Per tutto il primo ventennio degli anni ‘2000 vediamo grandi segnali di avvicinamento (o riavvicinamento) tra Russia e paesi dell’UE, dettati principalmente dalla necessità geopolitica dell’approvvigionamento a buon mercato di energia ed altre materie prime. Il più lampante passo in questa direzione è sicuramente la costruzione (insieme ad altri) del gasdotto Nord Stream 2 tra Germania e Russia, osteggiato per anni dagli USA e infatti sabotato e distrutto a settembre 2022. Ma simili segnali di distensione si vedono anche con l’Italia (in questo caso gli USA riescono tramite la loro pressione a fermare il progetto di costruzione del gasdotto South Stream) con la Francia, con l’Olanda: Lo zenit di questa distensione sono gli Accordi di Minsk, ottenuti tramite mediazione franco-tedesca e volti a risolvere definitivamente la questione ucraina, una ferita rimasta aperta e destinata ad esplodere sin dalla partizione dell’Unione Sovietica. Accordi che, come sappiamo, furono sabotati dalle frange oltranziste del maidanismo ucraino, appoggiate da anglosfera e da una cordata di paesi europei.

Quali? Quelli che alla distensione non parteciparono. Il discorso di sopra, infatti, non è certo applicabile a gran parte dell’Europa Centro-Orientale.

Questi stati, il cui mito fondativo è l’emancipazione dal blocco di Varsavia e quindi dal dominio russo, vedono la NATO come un’alleanza più che mai attuale e necessaria.
Dal Baltico al Mar Nero, costruiscono i loro eserciti in funzione anti-russa e – soprattutto – cercano protezione da parte dell’alleato atlantico.
Questa contrapposizione in alcuni casi, come per la Polonia, deriva anche da una rivalità storica, che risale alle varie partizioni della Polonia prima del primo conflitto mondiale, alla contrapposizione cattolico-ortodossa, per arrivare al Patto Molotov-Ribbentrop, al massacro di Katyin e alla tutela sovietica tramite “Dottrina Brezhnev” fino al 1989.
Stiamo parlando della “Nuova Europa“, descritta come il “nuovo centro di gravità della NATO” da un furente Donald Rumsfeld – Segretario alla Difesa dell’amministrazione Bush nel 2003 – in relazione alle opposizioni della “Vecchia Europa” al progetto unipolare americano.

Voci fornite:
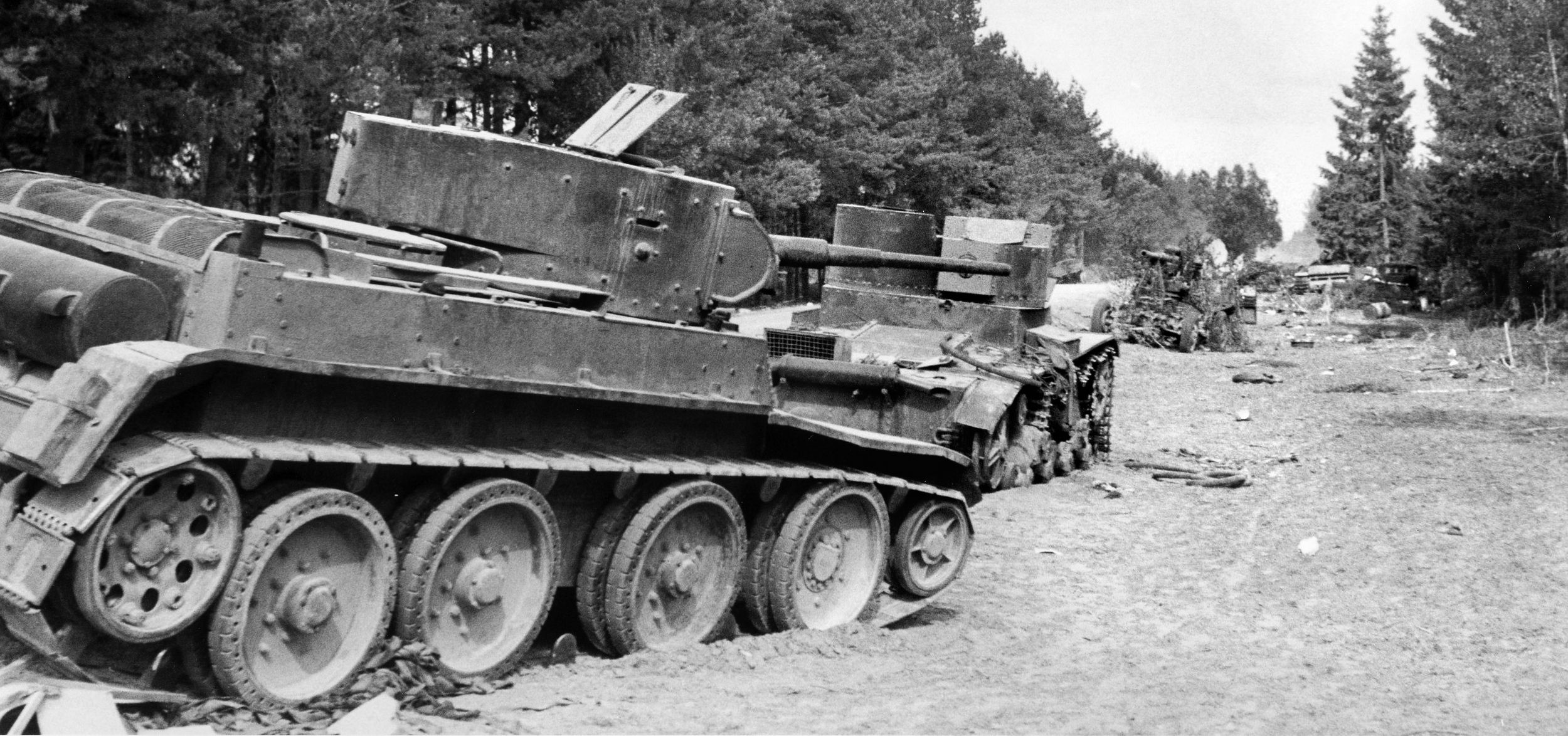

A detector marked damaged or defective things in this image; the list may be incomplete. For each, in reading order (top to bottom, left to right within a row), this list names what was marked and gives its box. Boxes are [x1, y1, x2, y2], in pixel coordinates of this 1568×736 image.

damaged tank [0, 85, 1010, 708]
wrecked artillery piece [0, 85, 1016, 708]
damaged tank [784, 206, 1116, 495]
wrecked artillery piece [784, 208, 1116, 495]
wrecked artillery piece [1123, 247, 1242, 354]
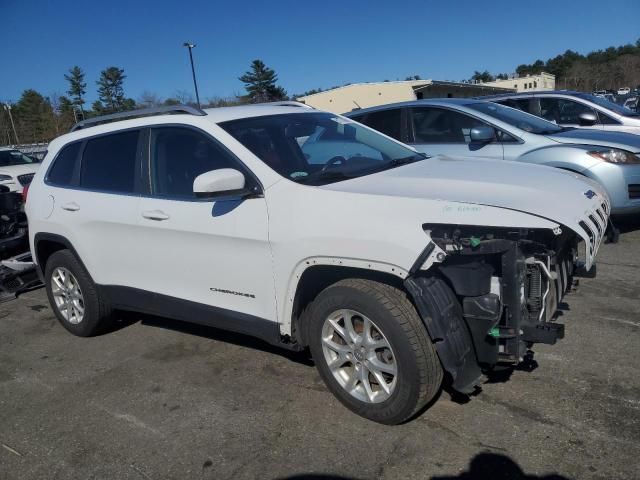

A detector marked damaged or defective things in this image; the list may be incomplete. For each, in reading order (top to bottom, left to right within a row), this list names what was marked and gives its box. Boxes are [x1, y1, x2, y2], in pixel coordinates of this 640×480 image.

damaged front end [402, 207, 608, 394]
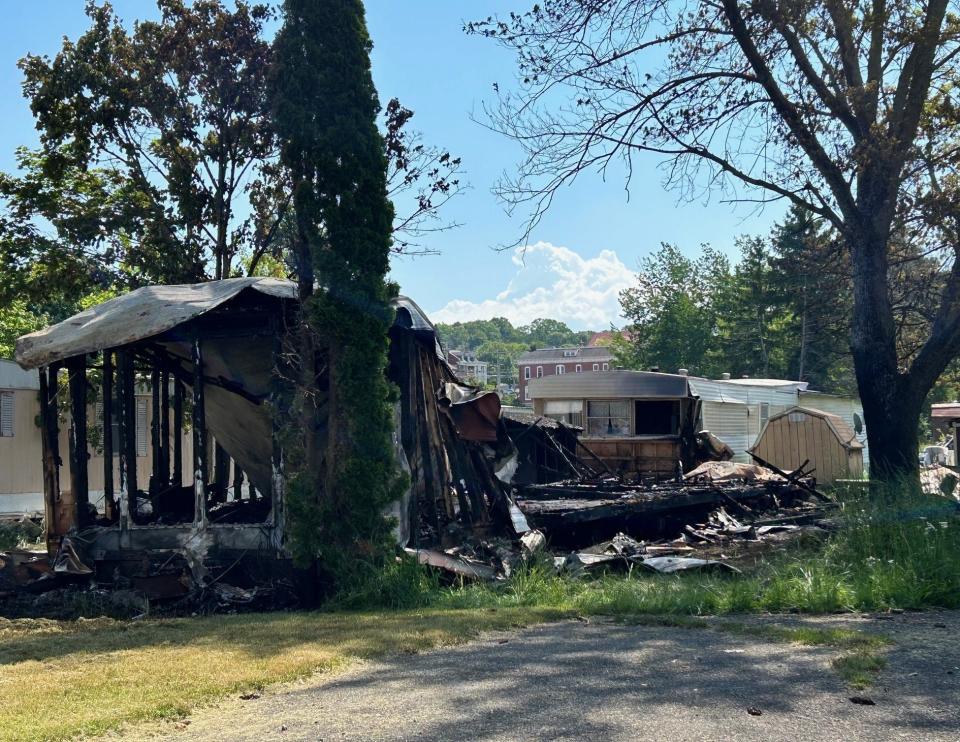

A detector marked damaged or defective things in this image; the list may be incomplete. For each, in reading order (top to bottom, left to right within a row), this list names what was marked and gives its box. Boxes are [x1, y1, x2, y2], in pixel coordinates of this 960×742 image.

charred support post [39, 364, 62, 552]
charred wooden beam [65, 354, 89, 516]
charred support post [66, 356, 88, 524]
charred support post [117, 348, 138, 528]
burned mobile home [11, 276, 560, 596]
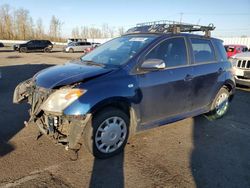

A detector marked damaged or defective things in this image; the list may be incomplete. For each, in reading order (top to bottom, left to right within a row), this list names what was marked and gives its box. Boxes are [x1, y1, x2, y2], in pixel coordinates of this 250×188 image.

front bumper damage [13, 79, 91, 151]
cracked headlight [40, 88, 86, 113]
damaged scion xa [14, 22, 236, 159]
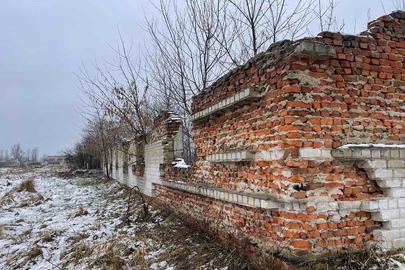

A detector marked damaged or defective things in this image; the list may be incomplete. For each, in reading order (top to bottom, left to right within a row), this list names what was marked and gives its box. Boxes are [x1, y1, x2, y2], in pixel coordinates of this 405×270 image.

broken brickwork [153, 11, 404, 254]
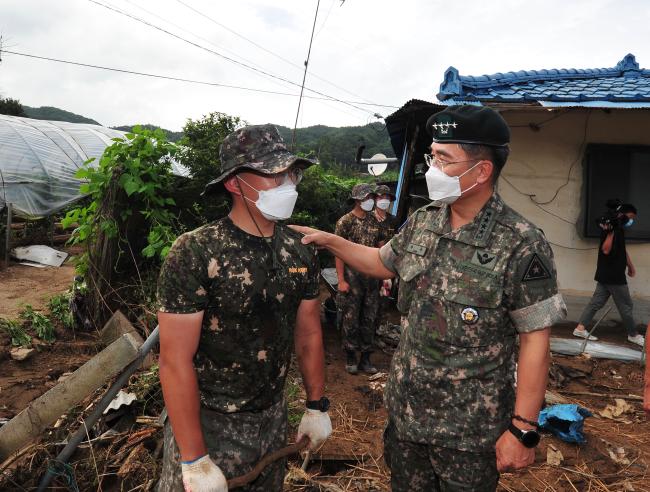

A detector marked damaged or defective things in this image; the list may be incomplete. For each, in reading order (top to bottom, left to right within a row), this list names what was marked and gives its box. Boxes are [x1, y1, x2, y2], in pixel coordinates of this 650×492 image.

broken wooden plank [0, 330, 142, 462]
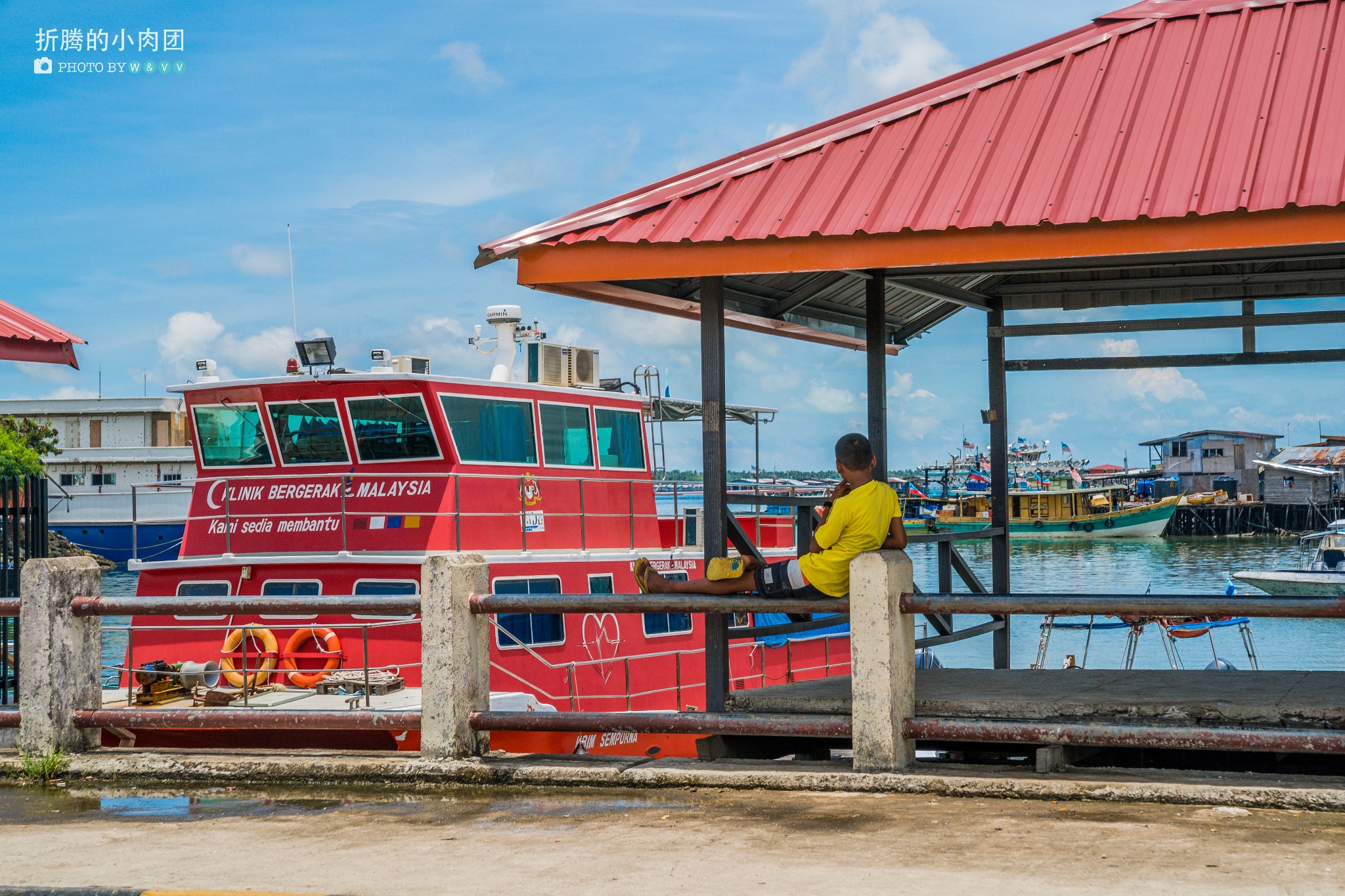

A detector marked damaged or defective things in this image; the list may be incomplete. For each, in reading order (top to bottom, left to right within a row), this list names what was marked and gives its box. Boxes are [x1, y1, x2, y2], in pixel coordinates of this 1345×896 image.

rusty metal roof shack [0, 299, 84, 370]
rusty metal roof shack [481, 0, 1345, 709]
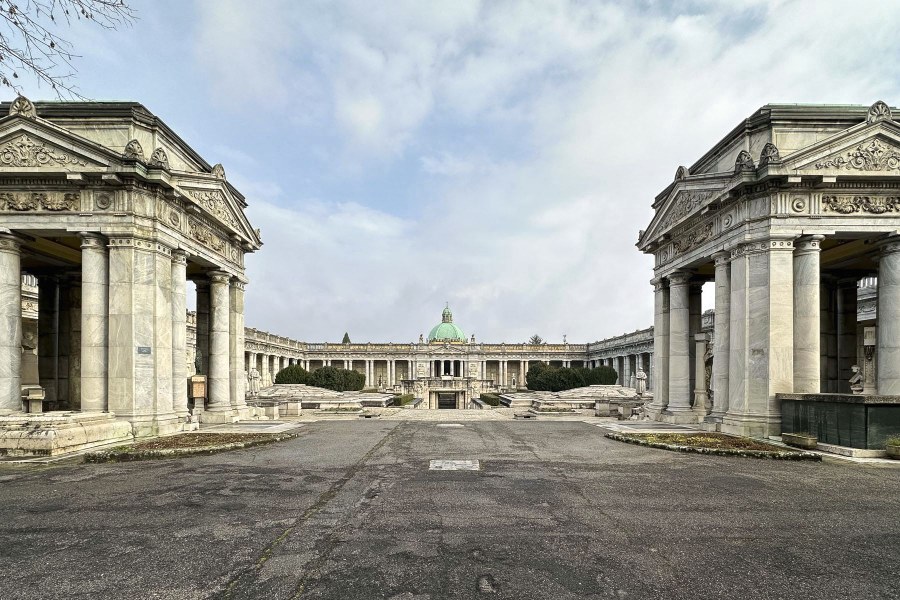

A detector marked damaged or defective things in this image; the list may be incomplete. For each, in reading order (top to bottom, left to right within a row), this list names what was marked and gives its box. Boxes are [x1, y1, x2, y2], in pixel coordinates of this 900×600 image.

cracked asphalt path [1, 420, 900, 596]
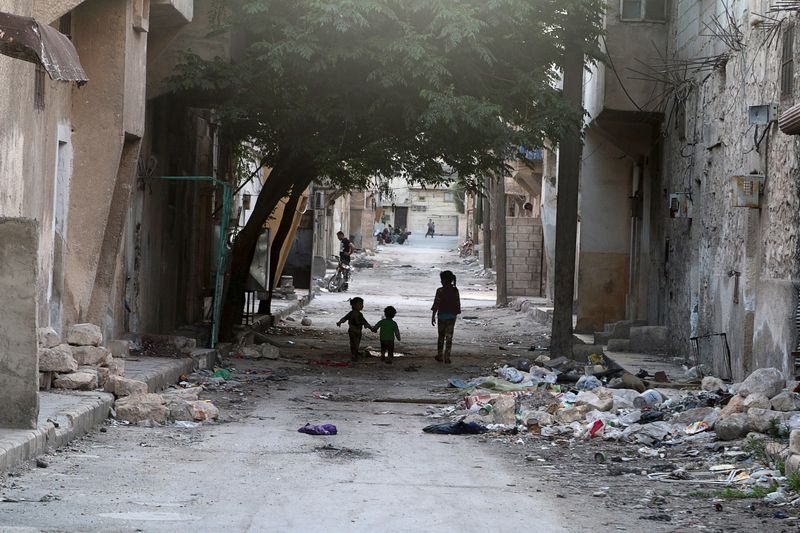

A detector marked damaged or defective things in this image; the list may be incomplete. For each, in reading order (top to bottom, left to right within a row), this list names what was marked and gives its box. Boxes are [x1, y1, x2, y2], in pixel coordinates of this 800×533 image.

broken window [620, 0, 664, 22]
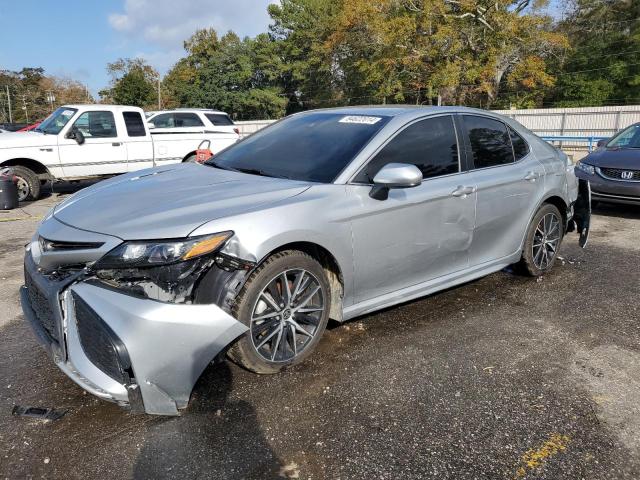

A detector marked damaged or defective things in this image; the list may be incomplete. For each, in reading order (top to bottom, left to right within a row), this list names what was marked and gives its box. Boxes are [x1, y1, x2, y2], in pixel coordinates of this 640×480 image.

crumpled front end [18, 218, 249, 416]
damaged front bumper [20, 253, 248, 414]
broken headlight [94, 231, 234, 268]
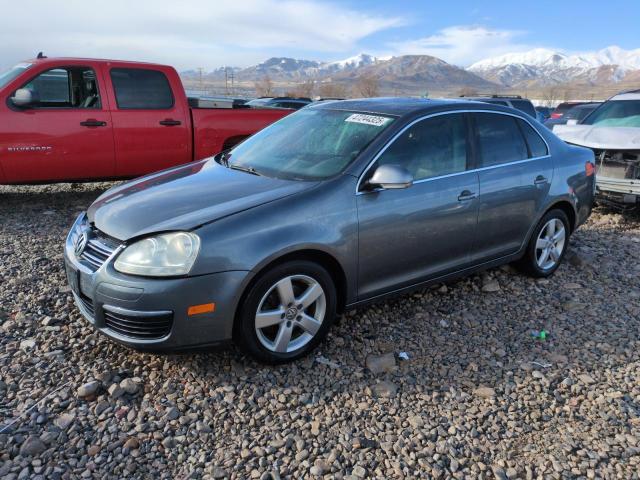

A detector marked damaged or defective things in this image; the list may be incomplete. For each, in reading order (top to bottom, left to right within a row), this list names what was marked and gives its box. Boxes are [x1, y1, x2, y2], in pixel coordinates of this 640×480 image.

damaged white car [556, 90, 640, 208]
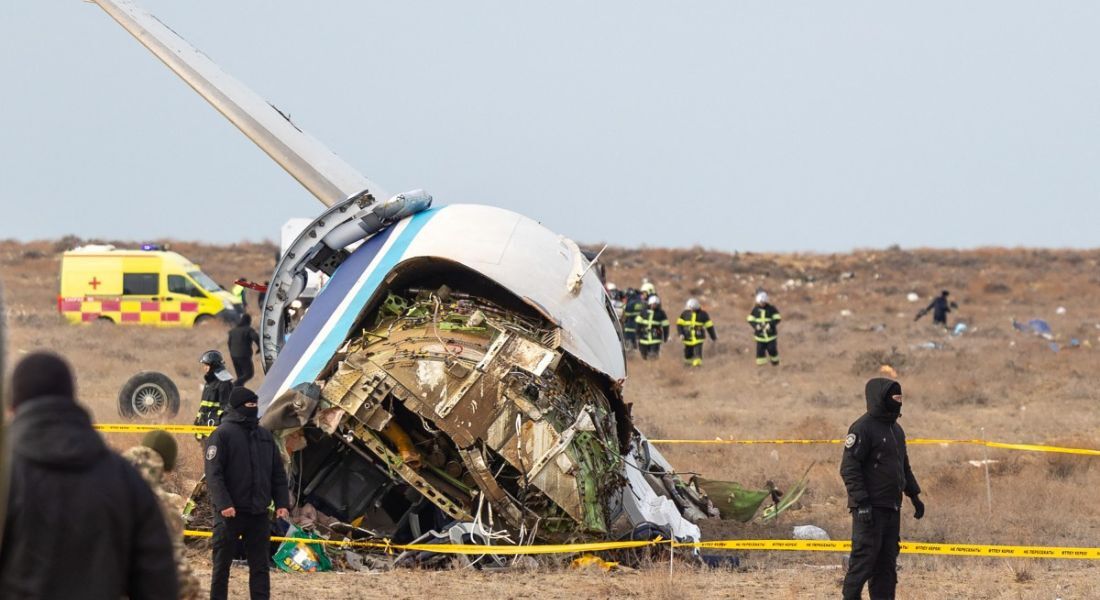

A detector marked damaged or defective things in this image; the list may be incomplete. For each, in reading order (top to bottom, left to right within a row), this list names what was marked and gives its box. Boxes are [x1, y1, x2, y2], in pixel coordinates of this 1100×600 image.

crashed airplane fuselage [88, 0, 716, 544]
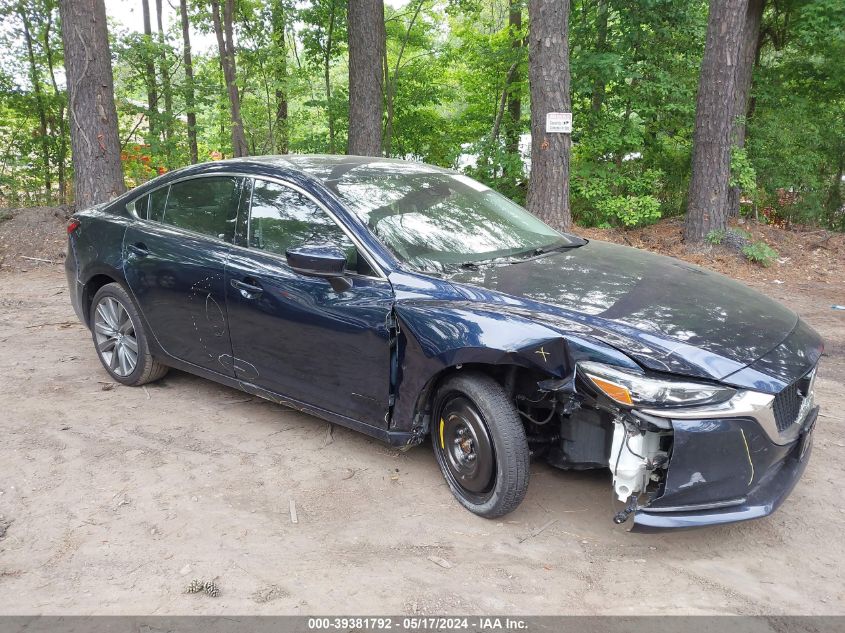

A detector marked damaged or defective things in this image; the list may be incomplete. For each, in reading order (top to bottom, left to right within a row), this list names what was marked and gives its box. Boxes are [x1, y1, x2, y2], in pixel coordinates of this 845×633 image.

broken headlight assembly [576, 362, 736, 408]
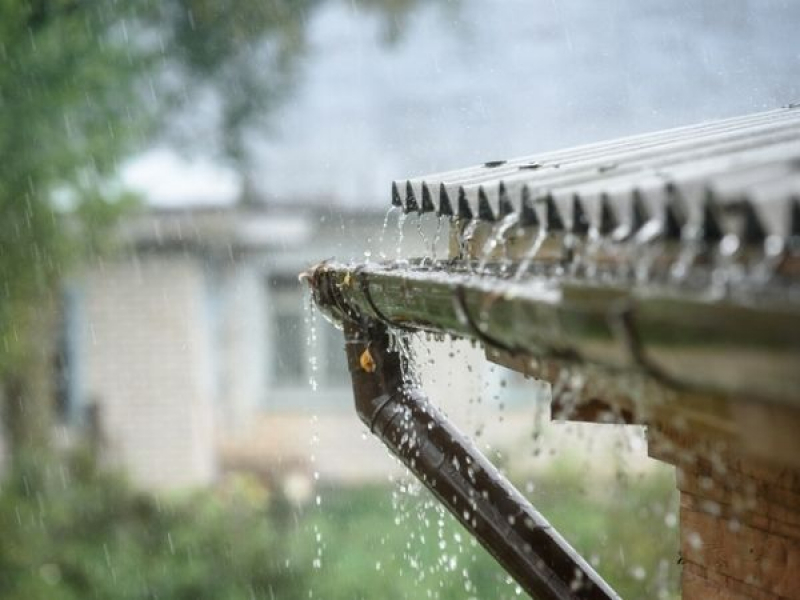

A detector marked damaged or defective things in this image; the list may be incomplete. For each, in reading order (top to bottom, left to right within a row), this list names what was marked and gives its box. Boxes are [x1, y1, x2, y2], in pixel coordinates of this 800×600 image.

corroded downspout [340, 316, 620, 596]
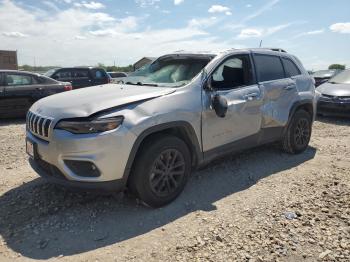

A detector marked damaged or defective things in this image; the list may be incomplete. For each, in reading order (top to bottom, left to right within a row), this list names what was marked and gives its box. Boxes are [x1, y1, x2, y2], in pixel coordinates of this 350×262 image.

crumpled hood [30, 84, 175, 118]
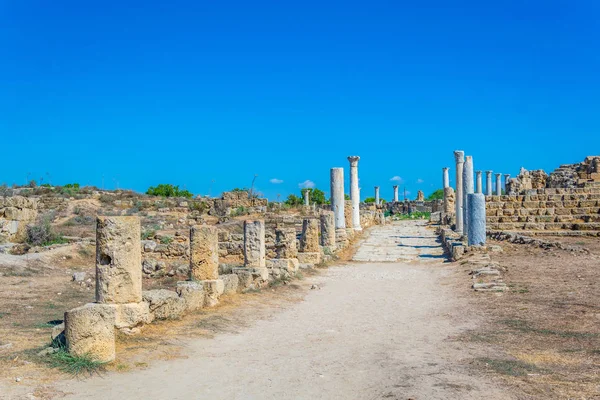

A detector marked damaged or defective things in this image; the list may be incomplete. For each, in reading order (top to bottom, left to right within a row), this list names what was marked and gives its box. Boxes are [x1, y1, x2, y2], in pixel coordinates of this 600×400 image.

Attività da svolgere:
A. Modifica l'elenco a partire dalla riga che contiene "this 800×533 image." e fermati dopo la riga che contiene "broken window [620, 0, 664, 22]": riporta solo queste righe, sostituendo "detector" con "sensor" e lasciando invariato tutto il resto.
B. Riprendi il brano sui rapporti tra Russia, UE e "Nuova Europa" e proseguilo a partire dalla sua ultima frase.

Risposte:
A.
A sensor marked damaged or defective things in this image; the list may be incomplete. For each, in reading order (top to bottom, left to right within a row), this list names what was marked and gives its box. Boxes are [x1, y1, x2, y2], in pixel coordinates of this 800×533 image.

broken window [620, 0, 664, 22]

B.
In questo difficile equilibrio pesa anche, però, il rapporto della Russia con la Cina. La grande unità d’intenti che pare ci sia ora, volta a rompere l’egemonia americana – sicuramente rafforzata e resa inevitabile dalla protervia europea nel seguire le mosse di Washington e Londra durante la guerra in Ucraina – non è necessariamente destinata a durare.
Si iniziano già a vedere segni di revanchismo cinese sull’estremo oriente russo, ormai sempre più penetrato da popolazioni e interessi commerciali cinesi. La competizione sino-russa, inoltre, è destinata ad accendersi anche in asia centrale, dove gli stan, rimasti finora saldamente nella sfera d’influenza russa, stanno diventando fondamentali per la strategia cinese della via della seta e cadono sempre più sotto l’influenza di Pechino.
Se la Cina non riuscirà a creare un saldo sistema di interessi strutturali per la Russia, legati alla sua partecipazione nella via della seta e in altri progetti di integrazione asiatici ed eurasiatici, le ostilità potrebbero riaprirsi come negli anni ’60.

E’ chiaro quindi che la Russia necessiti di un contrappeso, almeno potenziale, nei confronti della Cina, anche nell’ambito di una più grande integrazione eurasiatica che potrebbe essere di successo.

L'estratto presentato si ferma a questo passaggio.